Islandora Workbench provides a way to recover from create tasks that fail part way through, whether the failure is caused by a fatal exception in Workbench, a network or Drupal server timeout, or as the result of cancelling Workbench. Using this "recovery mode" does not require any action prior to the interruption; you only use it after your job has been interrupted.

Assuming that your CSV ID to node ID map has been populuated during the create task that was interrupted (it will be by default), all you need to do to use recovery mode is to add a single configuration setting to the config file of the task that failed indicating the node ID of the first node created during the failed job and then rerun the same job using the updated configuration file:

recovery_mode_starting_from_node_id: 12678

In this example, the first node created during the create job that failed has a node ID of 12687.

Note

The first node ID in the failed job can be found in the first entry in your Workbench log.

When running in recovery mode, for each row in the input CSV, Workbench queries the CSV ID to node ID map using the row's "id" value.
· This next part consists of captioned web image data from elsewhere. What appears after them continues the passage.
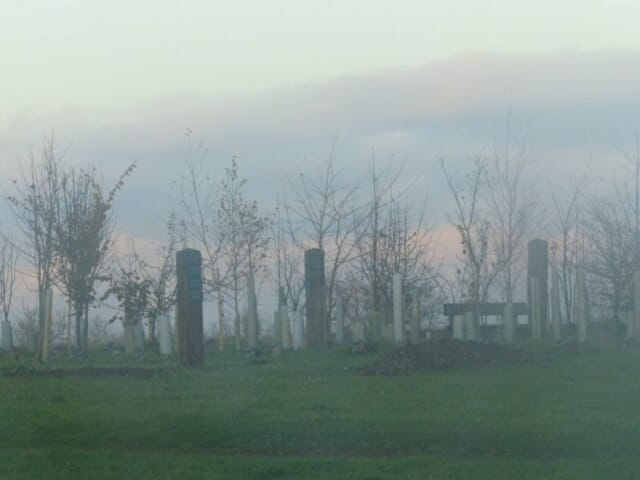 Winter Mist over Woodland Burial Area at Sun Rising Natural Burial Ground and Nature Reserve
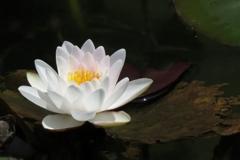 モネの池~睡蓮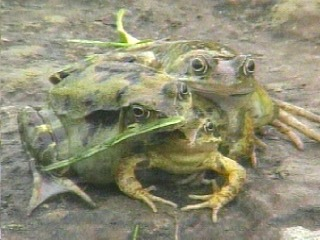 The frog was reportedly found at a children's day nursery in the English village of Weston Super-Mare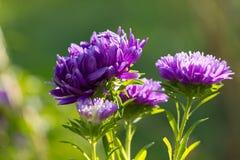 Flores del aster Imagen de archivo libre de regalías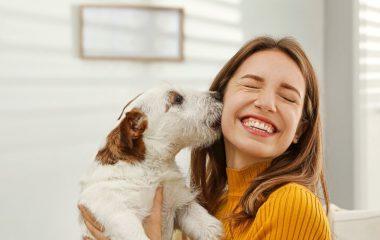 Est-ce que vous aimez les animaux ? Est-ce que vos enfants en aimeraient en avoir un à la maison ?Si vous envisagez une adoption, c'est une excellente idée mais c'est une décision lourde de conséquences et vous devriez prendre le temps de la réflexion avant de vous lancer. Ne vous précipitez surtout pas pour aller […]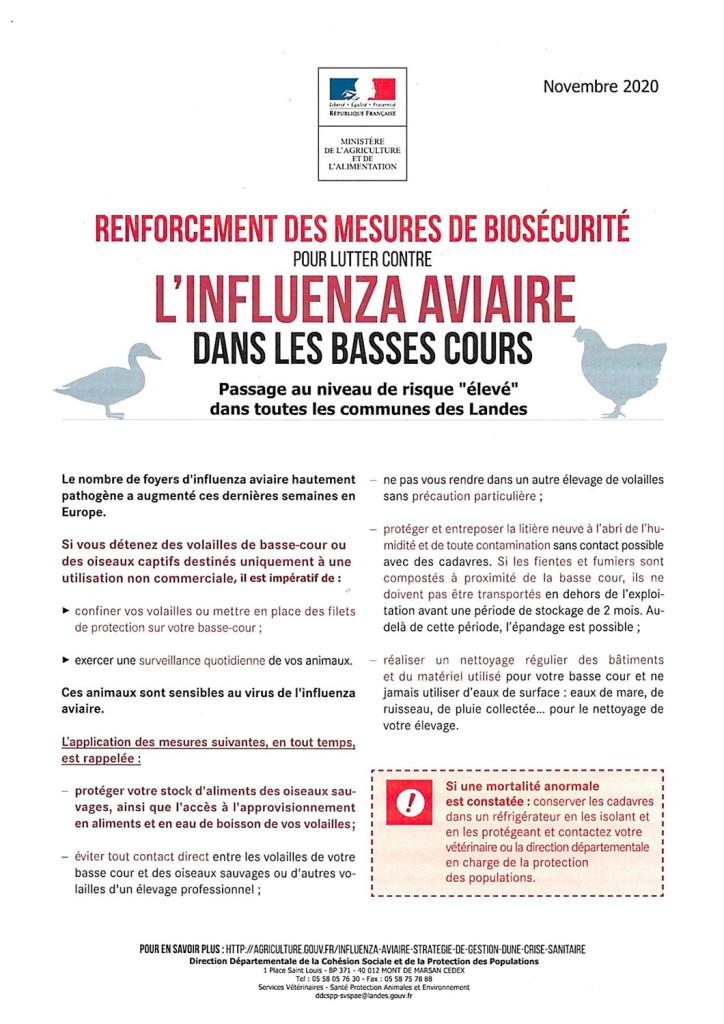 courrier-aux-maires,-grippe-aviaire,-risque-élevé-3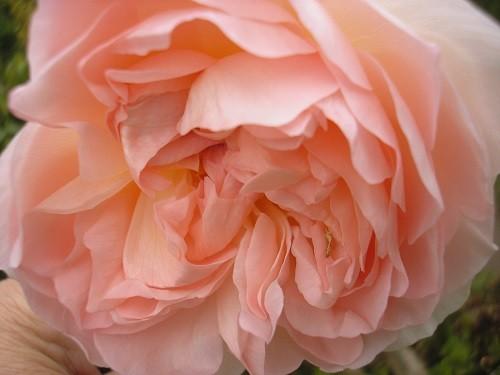 Rosa Shropshire Lad.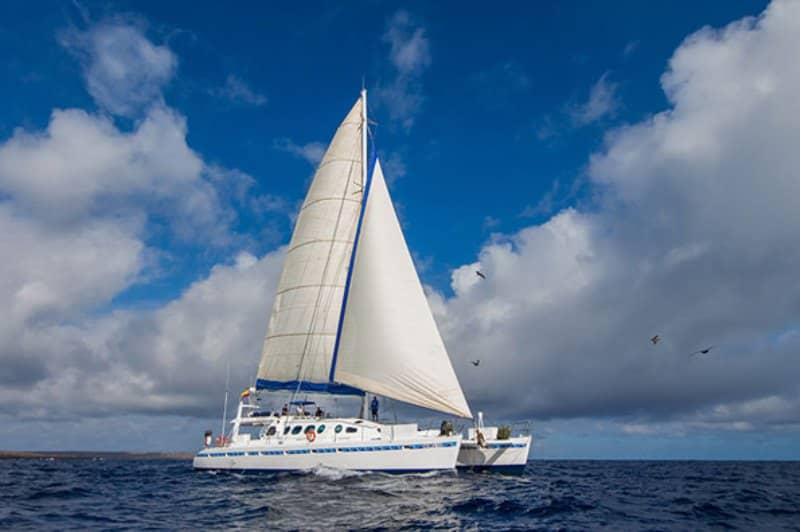 Galapagos-PRO-Nemo-III-Katamaran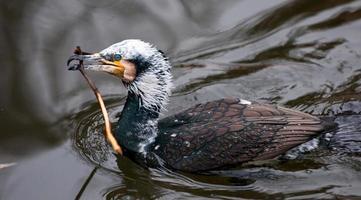 Kormoran schwimmt auf einem Teich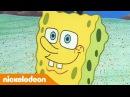 Губка Боб Квадратные Штаны 1 сезон 5 серия Nickelodeon Россия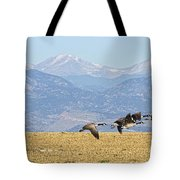Flying Canadian Geese Rocky Mountains Panorama 2 Tote Bag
If it finds an entry in the map (because the node has already been created) it skips that row; if it doesn't find a row's ID in the map (because that item's entry in the map doesn't exist yet), it creates the node as usual using data in the CSV row. This works for input CSV where each row will produce one node, for compound items where the parent and all child items have their own rows and are linked via parent_id values, and for paged content created from directories. Because recovery mode is based on the existence of an item's entry in the CSV ID to node ID map, the same job can be interrupted and resumed multiple times until all the rows in the input CSV have corresponding entries in the map.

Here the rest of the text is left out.